As is now a Hong staple, the film comprises of just a few lengthy dialogue sequences in which characters gab politely about their earthly woes. Later on, they begin to broadcast the bitter reality that hides underneath the words when a few quarts of Sojo have been filtered into their bloodstream. Hong often mixes drunkenness with dreams, hard-cutting to characters waking up following a spell of loose-tongued drama. The effect that intoxication can have on the mind can be dreamlike when it comes to our recall of salient detail. Events become hazy, and waking up is the moment where consciousness is clarified and the awkward process of mending can begin.

The film appears as a direct response to the news that Hong had an affair Kim, yet it was the actress who bore the brunt of public censure because she had meddled with a married man.

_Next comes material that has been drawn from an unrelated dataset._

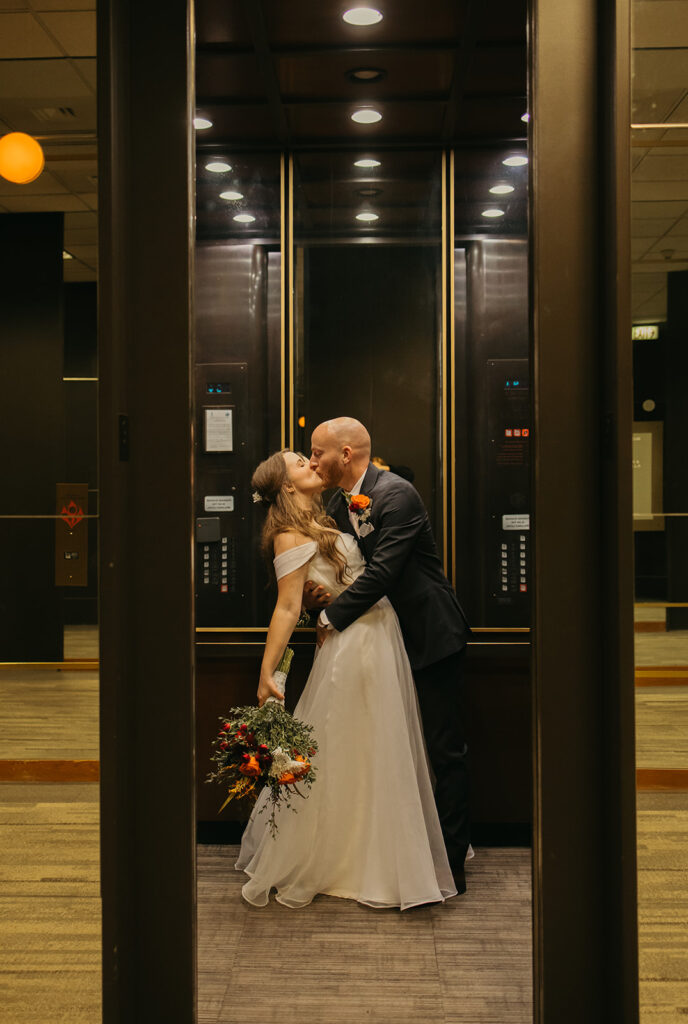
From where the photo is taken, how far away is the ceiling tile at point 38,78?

This context seems vital to appreciate the film’s subtle investigation of master-muse power struggles, and in many ways On the Beach at Night Alone could be seen as Hong playing things exclusively to his hardened acolytes. As mellow and compelling as the film is on a superficial level, it’s certainly tough to discern whether it would be lost on those who weren’t up on the biographical underpinnings.

More digressive and narratively promiscuous than recent career high, Right Now, Wrong Then, this one is buoyed by Kim’s subdued, ultra-melancholic central performance which switches between virulent rage and baleful decorum and shows nothing in the middle. The title could even allude to Younghee’s descent into alcoholism, as one of her repeated refrains later in the film is how delicious she now finds economy domestic lager.

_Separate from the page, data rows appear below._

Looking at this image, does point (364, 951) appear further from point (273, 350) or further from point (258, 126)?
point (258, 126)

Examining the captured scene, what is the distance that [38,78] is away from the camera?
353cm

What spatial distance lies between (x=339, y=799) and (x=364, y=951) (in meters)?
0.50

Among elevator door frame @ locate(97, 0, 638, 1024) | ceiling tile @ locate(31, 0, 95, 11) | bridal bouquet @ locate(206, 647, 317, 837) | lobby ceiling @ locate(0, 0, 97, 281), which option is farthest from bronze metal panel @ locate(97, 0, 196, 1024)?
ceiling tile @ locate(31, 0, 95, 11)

The film opens in Germany during what looks like the drizzly season. The stark, grey landscapes counterpoint Younghee’s strained enthusiasm towards her current bout of enforced freedom. She even gets the chance to dine with with Cinema Scope editor Mark Peranson in his own apartment, and perhaps it’s the vast cultural chasm that coerces her back to Korea to face her demons.

She visits a book shop in which the terminally ill owner says of his own piano compositions, “These are simple pieces, but if you go deeper, they become more complicated.” This sentence is either the oversized key to the film, or a challenge set by Hong to question whether anything in life can be described as simple. This is a remarkable and strangely troubling film. You’re left with little hope for Younghee’s future.